## [Listed records]
• • • • • • •
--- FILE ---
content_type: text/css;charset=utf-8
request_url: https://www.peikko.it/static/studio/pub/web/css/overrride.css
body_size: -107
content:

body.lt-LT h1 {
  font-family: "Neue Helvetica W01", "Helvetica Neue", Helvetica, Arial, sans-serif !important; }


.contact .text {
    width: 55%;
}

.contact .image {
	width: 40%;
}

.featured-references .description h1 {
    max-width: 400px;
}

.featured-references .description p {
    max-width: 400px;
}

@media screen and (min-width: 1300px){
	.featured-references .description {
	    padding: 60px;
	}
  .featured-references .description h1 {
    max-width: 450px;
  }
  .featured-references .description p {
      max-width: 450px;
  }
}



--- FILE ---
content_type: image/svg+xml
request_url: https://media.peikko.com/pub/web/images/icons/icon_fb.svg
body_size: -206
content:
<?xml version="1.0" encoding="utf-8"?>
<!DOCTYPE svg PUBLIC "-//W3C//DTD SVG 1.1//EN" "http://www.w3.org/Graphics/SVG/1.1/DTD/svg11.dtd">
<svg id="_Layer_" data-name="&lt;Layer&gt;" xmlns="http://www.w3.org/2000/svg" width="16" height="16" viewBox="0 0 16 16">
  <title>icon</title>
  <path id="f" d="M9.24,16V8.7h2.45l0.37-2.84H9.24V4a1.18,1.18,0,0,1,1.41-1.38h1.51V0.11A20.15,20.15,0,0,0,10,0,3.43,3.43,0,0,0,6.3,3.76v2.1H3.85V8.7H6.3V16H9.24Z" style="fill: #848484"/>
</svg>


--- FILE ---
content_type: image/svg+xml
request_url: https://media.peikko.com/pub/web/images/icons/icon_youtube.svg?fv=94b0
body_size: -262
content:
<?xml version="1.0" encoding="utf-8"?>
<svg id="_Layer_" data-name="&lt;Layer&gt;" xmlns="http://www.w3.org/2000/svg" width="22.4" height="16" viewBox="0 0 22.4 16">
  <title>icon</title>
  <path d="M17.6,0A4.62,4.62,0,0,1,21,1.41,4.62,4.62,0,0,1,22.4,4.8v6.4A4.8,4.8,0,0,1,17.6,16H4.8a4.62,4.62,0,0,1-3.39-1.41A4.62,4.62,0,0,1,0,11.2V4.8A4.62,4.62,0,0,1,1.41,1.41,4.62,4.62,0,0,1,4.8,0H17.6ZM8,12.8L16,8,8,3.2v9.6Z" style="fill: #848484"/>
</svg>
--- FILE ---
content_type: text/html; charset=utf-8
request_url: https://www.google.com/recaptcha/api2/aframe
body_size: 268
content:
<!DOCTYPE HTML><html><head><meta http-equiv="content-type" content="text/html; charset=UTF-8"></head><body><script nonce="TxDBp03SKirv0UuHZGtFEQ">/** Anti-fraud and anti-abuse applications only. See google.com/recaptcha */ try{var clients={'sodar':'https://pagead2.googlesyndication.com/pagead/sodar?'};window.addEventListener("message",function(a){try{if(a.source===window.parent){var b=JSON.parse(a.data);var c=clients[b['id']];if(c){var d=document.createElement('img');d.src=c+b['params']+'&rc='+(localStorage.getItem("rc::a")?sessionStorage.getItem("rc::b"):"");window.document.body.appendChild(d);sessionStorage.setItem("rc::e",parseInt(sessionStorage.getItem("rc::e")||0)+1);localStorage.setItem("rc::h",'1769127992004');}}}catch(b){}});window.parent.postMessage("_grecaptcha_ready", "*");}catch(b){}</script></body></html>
• • • • • • •
## [About this task]
Whenever a line of the listing above holds the word "icons", copy that line.

## [Response to this task]
request_url: https://media.peikko.com/pub/web/images/icons/icon_fb.svg
request_url: https://media.peikko.com/pub/web/images/icons/icon_youtube.svg?fv=94b0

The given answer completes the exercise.